[What is needed] In the Ipro eCapture user guide excerpt, which hash value is also checked when two items have matching MD5 hashes?

[Text excerpt]
########

User guide

www.iprotech.com Ipro eCapture User Guide F-3
877-324-4776 Q1 2014
Database: A collection or records. Each record contains a set of fields. Each
field contains a unit of information. For example, a residential telephone
directory (the database) contains a collection of records (the residential
listings) that contain fields (name, address, and phone number of each
resident).
De-duplication Reports: Two types are available - Summary (summary report
of items not processed due to de-duplication settings) and Detailed (list of
errors and status messages encountered during discovery).
De-duplication: A process of identifying and separating identical electronic
documents. In Ipro eCapture, the MD5 hash value of each document is
generated during the discovery phase. When de-duplication is performed, a
look-up for the same MD5 hash is performed across the specified de-
duplication scope (Current Job, Custodian, Project and Client) for all
previously-processed data. If a match is found, the item is marked a duplicate;
if not, it is marked an original. Additional scope options within Ipro eCapture
allow families of documents to be maintained through de-duplication such that
if the top-level parent document is marked a duplicate, the entire family is
marked as duplicates. Alternatively, items within a family can be de-duplicated
individually. Only items selected for processing can be eligible for de-
duplication, and only non-filtered (i.e. processed) items are marked as an
original. If two items have matching MD5 hashes, the SHA-1 hash value is
checked as well. If those values still match and the documents are parents, a
family hash is generated by hashing the concatenated MD5 hash values of the
entire family. This allows for a through hash comparison for the entire family in
the event of differences between child documents. Bit-by-bit comparisons
between files can also be performed during de-duplication, and matching file
names can also be made a requirement for de-duplication.
DeletionHistory.LOG file: Located in the path of ...eCapture\Controller, this file
records all activities conducted by the Deletion Agent.
Discovery Job: In Ipro eCapture, a single directory is chosen to run the
discovery job from in order to determine file types. During the discovery
process, the MD5 hash for files (sans container files) are calculated and
indexing occurs.
Discovery Reports: Two types are available - Summary (summary of items
discovered by item type and category) and Detailed (list of all items
discovered).

########

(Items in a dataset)
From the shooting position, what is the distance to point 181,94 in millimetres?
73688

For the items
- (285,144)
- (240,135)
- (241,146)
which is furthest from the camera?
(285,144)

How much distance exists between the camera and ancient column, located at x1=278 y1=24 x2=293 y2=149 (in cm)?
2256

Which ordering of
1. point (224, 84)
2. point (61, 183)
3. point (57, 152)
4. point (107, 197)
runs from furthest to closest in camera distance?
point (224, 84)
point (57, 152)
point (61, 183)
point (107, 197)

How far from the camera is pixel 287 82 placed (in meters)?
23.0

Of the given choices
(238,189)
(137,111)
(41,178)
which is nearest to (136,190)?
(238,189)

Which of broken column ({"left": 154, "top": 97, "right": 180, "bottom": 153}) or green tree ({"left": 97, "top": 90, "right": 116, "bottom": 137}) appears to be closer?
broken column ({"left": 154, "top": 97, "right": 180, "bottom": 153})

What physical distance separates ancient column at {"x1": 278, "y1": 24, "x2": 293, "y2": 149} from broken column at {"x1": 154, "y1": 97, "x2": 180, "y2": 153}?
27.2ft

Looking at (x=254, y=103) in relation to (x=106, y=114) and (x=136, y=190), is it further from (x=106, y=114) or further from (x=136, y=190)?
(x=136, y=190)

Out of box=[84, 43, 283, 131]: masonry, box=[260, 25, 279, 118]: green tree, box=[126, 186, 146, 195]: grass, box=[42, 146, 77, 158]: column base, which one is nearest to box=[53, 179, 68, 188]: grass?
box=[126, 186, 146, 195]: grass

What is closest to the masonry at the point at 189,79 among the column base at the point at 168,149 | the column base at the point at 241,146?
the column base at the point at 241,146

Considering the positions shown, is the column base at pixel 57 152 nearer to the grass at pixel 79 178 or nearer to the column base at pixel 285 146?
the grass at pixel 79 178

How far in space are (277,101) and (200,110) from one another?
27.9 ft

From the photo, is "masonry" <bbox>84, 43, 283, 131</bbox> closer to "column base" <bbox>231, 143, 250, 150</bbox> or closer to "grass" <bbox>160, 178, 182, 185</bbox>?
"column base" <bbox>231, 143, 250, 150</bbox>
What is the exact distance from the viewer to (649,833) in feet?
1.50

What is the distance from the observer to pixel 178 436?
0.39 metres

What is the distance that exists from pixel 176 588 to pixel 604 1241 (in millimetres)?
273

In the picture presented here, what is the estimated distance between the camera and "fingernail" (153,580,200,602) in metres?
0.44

########

[Solution] The SHA-1 hash value.